▶ _SELECTED EXCERPT_
· · · · · · ·

Convivial opportunities

People in Italy like to socialize on the job, which sometimes can be annoying if you have to get stuff done. However, be graceful when saying no to the n-th coffe break somebody proposes (Italians always have an excuse for an espresso, and who can blame them? It might even boost productivity). Colleagues also like to be informal in office relations, although you should be wary of bosses chumming out to you because it’s usually to extract some favor, concession or extra effort? However, you’re strongly expected to take part in office parties, usually at Christmas time, when the whole office usually go to dinner together.

· · · · · · ·

▶ _STORED DATA_
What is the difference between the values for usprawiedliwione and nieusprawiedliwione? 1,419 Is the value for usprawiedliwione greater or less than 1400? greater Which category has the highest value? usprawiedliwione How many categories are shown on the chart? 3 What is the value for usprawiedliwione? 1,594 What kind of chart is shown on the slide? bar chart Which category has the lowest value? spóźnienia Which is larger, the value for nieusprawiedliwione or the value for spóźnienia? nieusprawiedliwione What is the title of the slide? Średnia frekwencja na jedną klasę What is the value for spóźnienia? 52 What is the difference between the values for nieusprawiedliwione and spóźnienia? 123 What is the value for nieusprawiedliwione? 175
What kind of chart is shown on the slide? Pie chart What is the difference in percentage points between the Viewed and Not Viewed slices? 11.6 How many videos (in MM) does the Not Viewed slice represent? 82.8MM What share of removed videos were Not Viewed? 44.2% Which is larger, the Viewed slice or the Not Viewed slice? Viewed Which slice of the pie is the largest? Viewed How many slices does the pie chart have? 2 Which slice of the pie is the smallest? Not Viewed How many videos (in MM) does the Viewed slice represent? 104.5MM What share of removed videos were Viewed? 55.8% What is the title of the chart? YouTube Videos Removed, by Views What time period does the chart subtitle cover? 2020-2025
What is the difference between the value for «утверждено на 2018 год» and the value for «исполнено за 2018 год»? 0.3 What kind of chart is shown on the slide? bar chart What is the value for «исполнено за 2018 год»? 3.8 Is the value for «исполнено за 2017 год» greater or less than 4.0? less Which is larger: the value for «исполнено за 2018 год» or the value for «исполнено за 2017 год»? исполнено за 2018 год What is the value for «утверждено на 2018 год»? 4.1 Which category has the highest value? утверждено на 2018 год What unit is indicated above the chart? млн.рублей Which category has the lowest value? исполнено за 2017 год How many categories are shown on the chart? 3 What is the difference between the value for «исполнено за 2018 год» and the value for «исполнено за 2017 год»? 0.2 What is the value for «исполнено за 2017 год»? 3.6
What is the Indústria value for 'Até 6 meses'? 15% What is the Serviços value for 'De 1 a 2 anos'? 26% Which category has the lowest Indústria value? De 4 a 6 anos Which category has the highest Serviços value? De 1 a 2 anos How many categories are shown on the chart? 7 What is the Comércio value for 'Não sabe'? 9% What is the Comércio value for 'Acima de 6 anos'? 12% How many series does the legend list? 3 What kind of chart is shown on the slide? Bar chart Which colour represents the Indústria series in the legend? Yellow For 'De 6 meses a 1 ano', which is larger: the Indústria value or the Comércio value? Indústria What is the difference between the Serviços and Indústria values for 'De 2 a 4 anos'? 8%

· · · · · · ·

▶ _WORK INSTRUCTIONS_
**A.** Rewrite the passage on Italian office life starting at "Convivial opportunities" and ending at "to dinner together.", replacing "espresso" with "cappuccino".
**B.** According to the passage on Italian office life, why should you be wary when a boss gets chummy with you? Answer in one to three sentences.
**C.** Summarize the passage on Italian office life in two sentences.

▶ _ANSWERS IN ORDER_
**A.**
Convivial opportunities

People in Italy like to socialize on the job, which sometimes can be annoying if you have to get stuff done. However, be graceful when saying no to the n-th coffe break somebody proposes (Italians always have an excuse for an cappuccino, and who can blame them? It might even boost productivity). Colleagues also like to be informal in office relations, although you should be wary of bosses chumming out to you because it’s usually to extract some favor, concession or extra effort? However, you’re strongly expected to take part in office parties, usually at Christmas time, when the whole office usually go to dinner together.

**B.** A boss who acts friendly toward you is usually doing so to extract some favor, concession or extra effort.

**C.** People in Italy like to socialize and be informal at work, which can be annoying when you need to get things done. You should turn down frequent coffee breaks gracefully, be wary of friendly bosses who may want favors, and join office parties, usually a Christmas dinner with the whole office.